Baynun Museum, Al-Hada, Dhamar
The museum is located in Baynun, one of the richest archaeological areas due to the ancient civilisations that once existed there, which date back to the ancient and modern Stone Ages. The region is characterised by sites as old as the Bronze Age, around 3000 BC as well as other sites that date back to the Iron Age or the Sabaean era. They were also among the main centres of the Himyarite civilisation. Located in Thaoban, Al-Hada directorate in the Dhamar governorate, the Baynun Museum was established in 1990, though the process of restoration and expansion was completed in 2003. The main building of the museum includes a large collection of objects that originally come from Baynun and other areas in Al-Hada. The other building, however, was dedicated to display items representing examples of the popular heritage of Al-Hada, including fashion, jewellery, handicrafts, agricultural tools, etc. The museum contains large halls where various archaeological items, manuscripts and items from the popular heritage are available for public viewing, in addition to other halls dedicated to storing artefacts, workshops for the restoration, maintenance and preservation of antiquities and photographic laboratories for the production of educational models and audio-visual aids.
On 23 January 2019, the Houthis stormed the museum, looting most of its important artefacts and emptying its national library through removing the books and manuscripts that served as records of the different periods and ages witnessed in Yemen and the successive rulers that governed the country. These included books written on medicine, astronomy, science and agriculture among other branches of knowledge.

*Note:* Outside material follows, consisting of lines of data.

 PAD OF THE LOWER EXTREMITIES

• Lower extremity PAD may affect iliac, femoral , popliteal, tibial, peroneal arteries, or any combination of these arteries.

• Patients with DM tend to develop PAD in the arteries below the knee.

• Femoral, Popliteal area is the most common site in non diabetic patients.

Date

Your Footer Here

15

The walls of the museum were now covered by pictures of those who lost their lives at various fighting fronts from this region, most of whom children that were taken out of schools only to be used as fuel in the war on Yemen.

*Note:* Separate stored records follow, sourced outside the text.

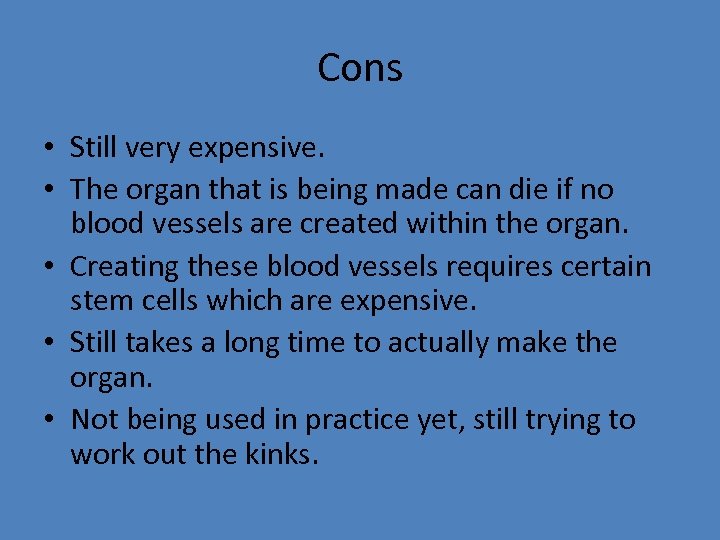 Cons

• Still very expensive.
• The organ that is being made can die if no blood vessels are created within the organ.
• Creating these blood vessels requires certain stem cells which are expensive.
• Still takes a long time to actually make the organ.
• Not being used in practice yet, still trying to work out the kinks.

The Houthis are now deliberately removing pictures of the September Revolution symbols and those of former Yemeni presidents that governed the country since the establishment of the republic. These pictures had long hung on the walls of the museum before they were replaced by pictures of the symbols of the Houthi dynasty. The museum remains to this day under full control of the Houthis who could not care less about the monuments and museums of Yemen, but rather work hard to demolish them and obliterate their historical identity through trading in and smuggling the artefacts and historical manuscripts into world markets.